The Utah Division of Wildlife Resources (DWR) makes the most of the welcome rain by installing “guzzlers” in areas of extreme drought.
Guzzlers are mechanisms built into the ground to retrieve and store fresh drinking water for wildlife.
According to the DWR, these apparatuses typically have a metal roof-like covering with gutters on the side.
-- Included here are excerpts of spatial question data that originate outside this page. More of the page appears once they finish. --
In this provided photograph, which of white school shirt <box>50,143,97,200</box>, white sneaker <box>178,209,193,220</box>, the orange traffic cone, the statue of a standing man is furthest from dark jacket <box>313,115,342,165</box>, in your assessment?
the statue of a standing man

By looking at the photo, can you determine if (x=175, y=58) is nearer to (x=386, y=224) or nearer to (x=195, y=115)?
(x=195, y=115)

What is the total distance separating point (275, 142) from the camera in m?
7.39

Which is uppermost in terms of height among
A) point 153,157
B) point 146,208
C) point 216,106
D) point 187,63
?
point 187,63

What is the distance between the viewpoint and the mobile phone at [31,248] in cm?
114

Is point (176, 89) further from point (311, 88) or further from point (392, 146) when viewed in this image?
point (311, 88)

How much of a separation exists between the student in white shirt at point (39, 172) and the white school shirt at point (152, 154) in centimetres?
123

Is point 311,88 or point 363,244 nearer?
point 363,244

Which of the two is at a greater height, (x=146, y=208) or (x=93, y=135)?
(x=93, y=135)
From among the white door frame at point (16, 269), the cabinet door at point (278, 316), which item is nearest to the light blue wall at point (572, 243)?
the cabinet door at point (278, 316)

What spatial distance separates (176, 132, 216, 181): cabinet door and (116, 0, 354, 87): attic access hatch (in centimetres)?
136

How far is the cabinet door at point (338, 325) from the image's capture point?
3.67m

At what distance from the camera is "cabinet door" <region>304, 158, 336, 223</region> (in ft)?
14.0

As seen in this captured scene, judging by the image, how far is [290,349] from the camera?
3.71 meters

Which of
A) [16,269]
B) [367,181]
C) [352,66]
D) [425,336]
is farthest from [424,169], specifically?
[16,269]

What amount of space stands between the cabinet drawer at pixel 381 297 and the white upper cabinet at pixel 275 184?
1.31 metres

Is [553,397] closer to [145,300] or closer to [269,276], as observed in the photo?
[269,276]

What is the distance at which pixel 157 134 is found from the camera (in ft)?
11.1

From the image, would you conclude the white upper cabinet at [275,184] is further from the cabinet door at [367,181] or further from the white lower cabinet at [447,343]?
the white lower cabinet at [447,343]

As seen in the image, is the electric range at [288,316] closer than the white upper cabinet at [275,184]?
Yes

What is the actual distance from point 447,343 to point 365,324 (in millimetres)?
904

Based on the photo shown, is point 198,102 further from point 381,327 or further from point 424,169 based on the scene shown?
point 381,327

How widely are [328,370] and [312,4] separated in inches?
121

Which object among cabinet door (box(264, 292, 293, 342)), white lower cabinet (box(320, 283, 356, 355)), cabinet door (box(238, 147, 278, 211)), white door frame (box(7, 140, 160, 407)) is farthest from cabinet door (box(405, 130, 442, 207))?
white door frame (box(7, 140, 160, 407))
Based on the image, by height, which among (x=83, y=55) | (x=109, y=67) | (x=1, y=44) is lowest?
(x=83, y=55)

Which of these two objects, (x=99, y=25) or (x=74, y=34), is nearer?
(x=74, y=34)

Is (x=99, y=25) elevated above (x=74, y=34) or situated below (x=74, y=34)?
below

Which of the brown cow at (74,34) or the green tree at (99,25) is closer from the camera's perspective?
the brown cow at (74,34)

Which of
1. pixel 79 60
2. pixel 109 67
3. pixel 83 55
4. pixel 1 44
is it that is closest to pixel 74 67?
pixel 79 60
The roof protects the open water basin underneath.
When we experience snow or rainfall, moisture will naturally accumulate on top of the roof, then flow into the rain gutter and down into a collection tank, explains a wildlife official.
Throughout the past few years, the DWR has partnered with local wildlife agencies and conservation groups to install thousands of guzzlers throughout the state of Utah.
As Utah’s drought crisis carries on, even prompting Utah Governor Spencer Cox to declare a state of emergency, wildlife has been suffering just as well.
“This year, with the extreme drought, we’ve been going out, filling and checking guzzlers to make sure that they have enough water in them and filling them with water when possible,” a DWR official says.
Each guzzler varies in size depending on the area but can hold anywhere from 500 gallons to 2000 gallons of water.
Wildlife officials have spotted thirsty deer, elk, sheep, eagles, chuckers, and more taking a refreshing sip of water from the basin.
During the historic drought season impacting Utah this year, officials say it’s imperative to ensure the tanks are filled to prevent animals from dying of thirst.
“Especially in years like this year, where we’re seeing extreme drought, we have the threat of losing a lot of wildlife species, and to avoid those crashes in populations, we really strive to prevent that and to be able to maintain our wildlife,” an official says. “So it’s important that we build these guzzlers and do things like this to provide more water.”